The mean plasma sCD154 concentration was 9.10 ± 3.63 ng/ml. The cutoff for the lowest quintile of sCD154 was 6.42 ng/ml. None of the 47 patients with a sCD154 concentration below the cutoff at study entry died from atherothrombotic diseases in the subsequent 52 mo, whereas 20 of 185 patients with sCD154 ≥6.42 ng/ml died as a result of these diseases during the follow-up period. The mean sCD154 plasma concentration at study entry was also significantly higher in patients with fatal atherothrombotic events during the follow-up versus survivors (10.65 ± 2.82 versus 8.76 ± 3.62 ng/ml; P < 0.05). The total number of fatal and nonfatal atherothrombotic events (myocardial infarction, stroke, and mesenteric ischemia) during the 52-mo observation period was 66. The distribution of all and only fatal atherothrombotic events among the various quintiles are given in Table 1. Patients with sCD154 concentrations within the lowest quintile had a substantially reduced event rate. Only five atherothrombotic nonfatal events occurred in the lowest quintile (in patients with sCD154 <6.42 ng/ml), whereas 61 fatal and nonfatal atherothrombotic events were seen in patients with sCD154 ≥6.42 ng/ml (P < 0.005; see also Table 1). Death or hospitalization as a result of any other reason (arrhythmia, heart failure, infectious diseases, and cancer) were not linked to sCD154 plasma concentrations. Kaplan-Meier curves for sudden cardiac death/arrhythmia, heart failure, and infectious diseases likewise showed no impact of sCD154 on survival and the combined end point survival and hospitalization (Figure 1). Death or the combined end point death and hospitalization as a result of cancer were relatively rare events and also not related to CD154 plasma levels at study entry (P = 0.546 and P = 0.526, respectively; Kaplan-Meier curves not shown). Kaplan-Meier curves for survival and the combined end point death/hospitalization (Figure 2) as a result of atherothrombotic diseases, conversely, showed that CD154 plasma levels at study entry in stable, nonsymptomatic patients with ESRD predict both fatal and nonfatal atherothrombotic events (myocardial infarction, stroke, mesenteric ischemia).

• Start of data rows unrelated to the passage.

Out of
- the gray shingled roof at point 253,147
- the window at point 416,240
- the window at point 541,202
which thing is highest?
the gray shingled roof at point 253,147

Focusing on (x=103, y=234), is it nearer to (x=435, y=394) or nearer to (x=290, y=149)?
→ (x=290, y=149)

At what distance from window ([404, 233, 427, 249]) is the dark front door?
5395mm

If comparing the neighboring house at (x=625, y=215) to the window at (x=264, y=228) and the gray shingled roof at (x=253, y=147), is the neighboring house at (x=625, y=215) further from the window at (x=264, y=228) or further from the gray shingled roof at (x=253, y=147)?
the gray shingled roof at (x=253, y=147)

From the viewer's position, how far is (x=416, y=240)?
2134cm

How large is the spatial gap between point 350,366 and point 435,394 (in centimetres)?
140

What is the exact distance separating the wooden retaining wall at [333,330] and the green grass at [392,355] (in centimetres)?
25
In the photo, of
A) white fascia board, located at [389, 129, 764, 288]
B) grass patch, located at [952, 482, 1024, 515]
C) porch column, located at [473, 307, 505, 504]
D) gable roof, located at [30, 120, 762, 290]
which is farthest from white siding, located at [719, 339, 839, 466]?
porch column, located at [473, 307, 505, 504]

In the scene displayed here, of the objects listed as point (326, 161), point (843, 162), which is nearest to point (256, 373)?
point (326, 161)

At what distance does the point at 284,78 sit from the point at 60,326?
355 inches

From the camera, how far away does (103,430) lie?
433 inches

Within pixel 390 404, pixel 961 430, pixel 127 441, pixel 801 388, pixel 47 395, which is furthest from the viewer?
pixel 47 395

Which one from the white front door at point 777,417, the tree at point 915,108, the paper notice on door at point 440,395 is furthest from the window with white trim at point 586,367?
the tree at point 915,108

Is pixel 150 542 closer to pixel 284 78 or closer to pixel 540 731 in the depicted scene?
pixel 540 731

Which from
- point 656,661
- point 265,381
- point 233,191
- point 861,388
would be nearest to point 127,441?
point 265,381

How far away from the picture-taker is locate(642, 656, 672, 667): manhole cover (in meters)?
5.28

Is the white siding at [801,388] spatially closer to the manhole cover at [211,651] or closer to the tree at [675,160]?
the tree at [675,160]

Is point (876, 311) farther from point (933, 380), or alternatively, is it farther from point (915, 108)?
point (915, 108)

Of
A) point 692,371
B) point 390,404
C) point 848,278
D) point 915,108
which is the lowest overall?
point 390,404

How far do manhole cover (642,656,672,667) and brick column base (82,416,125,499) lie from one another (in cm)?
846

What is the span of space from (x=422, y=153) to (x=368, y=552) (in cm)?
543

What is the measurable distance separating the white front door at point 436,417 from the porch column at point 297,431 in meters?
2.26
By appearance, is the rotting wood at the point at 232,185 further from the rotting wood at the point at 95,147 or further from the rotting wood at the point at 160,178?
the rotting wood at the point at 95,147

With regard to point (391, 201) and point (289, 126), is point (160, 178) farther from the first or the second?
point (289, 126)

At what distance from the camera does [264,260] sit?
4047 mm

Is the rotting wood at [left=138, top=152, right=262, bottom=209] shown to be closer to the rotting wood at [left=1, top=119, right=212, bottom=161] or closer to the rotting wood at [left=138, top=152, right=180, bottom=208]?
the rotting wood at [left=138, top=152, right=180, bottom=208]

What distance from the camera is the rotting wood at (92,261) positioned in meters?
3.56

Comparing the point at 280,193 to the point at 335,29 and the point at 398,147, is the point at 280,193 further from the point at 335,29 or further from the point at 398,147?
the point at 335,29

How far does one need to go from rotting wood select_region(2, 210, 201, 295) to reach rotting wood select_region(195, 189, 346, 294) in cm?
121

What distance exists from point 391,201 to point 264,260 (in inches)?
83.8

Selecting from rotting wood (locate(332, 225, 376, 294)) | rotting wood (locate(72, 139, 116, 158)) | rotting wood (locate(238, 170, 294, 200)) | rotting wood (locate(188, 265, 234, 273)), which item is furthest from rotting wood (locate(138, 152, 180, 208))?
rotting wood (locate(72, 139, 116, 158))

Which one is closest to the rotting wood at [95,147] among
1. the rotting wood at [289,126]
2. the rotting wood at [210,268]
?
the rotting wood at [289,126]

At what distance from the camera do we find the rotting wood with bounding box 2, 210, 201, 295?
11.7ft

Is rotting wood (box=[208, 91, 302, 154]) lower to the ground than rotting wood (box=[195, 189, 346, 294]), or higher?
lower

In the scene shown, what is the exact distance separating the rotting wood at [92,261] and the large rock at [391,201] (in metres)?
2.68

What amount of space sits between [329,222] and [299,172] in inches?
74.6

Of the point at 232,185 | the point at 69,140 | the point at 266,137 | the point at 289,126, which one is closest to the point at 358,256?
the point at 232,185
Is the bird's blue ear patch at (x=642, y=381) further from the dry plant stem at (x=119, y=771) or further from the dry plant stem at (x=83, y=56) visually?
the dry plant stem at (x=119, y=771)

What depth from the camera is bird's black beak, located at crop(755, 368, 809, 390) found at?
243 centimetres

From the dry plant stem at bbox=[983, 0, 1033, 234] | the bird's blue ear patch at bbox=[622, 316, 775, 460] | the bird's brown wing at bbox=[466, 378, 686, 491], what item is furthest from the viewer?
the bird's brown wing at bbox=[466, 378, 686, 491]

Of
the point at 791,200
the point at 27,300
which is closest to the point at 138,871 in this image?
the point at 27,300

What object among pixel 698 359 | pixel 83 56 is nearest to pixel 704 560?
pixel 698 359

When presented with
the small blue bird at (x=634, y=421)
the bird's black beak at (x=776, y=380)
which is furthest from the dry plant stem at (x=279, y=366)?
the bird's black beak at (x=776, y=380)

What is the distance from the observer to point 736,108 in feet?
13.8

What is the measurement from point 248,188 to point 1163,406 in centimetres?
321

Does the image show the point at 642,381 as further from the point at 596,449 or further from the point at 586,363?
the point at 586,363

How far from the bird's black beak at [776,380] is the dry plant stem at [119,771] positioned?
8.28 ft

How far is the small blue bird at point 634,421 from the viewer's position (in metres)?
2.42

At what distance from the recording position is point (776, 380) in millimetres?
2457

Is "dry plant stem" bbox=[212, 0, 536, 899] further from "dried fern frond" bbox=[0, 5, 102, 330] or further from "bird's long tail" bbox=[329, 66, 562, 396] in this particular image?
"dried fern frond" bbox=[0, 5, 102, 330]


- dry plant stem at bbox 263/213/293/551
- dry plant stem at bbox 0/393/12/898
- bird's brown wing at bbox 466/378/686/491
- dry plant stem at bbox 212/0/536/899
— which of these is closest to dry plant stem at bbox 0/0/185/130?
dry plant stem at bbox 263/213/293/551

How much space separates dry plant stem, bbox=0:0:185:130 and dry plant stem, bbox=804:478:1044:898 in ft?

Kaplan-Meier curves, according to CD154 plasma levels, for sudden cardiac death; death as a result of heart failure and infectious diseases; and the combined end point mortality and hospitalization for sudden cardiac death/arrhythmia, heart failure, and infectious diseases. Blue lines, patients with CD154 levels of <6.42 ng/ml; red lines, patients with CD154 levels of >6.42 ng/ml. Survival rates were compared with the log-rank test.
Kaplan-Meier curves, according to CD154 plasma levels, for fatal atherothrombotic events (myocardial infarction, stroke, mesenteric ischemia) and the combined end point mortality and hospitalization for atherothrombotic events (myocardial infarction, stroke, mesenteric ischemia) among patients with ESRD. Blue lines, patients with CD154 levels of <6.42 ng/ml; red lines, patients with CD154 levels of >6.42 ng/ml. Survival rates were compared with the log-rank test.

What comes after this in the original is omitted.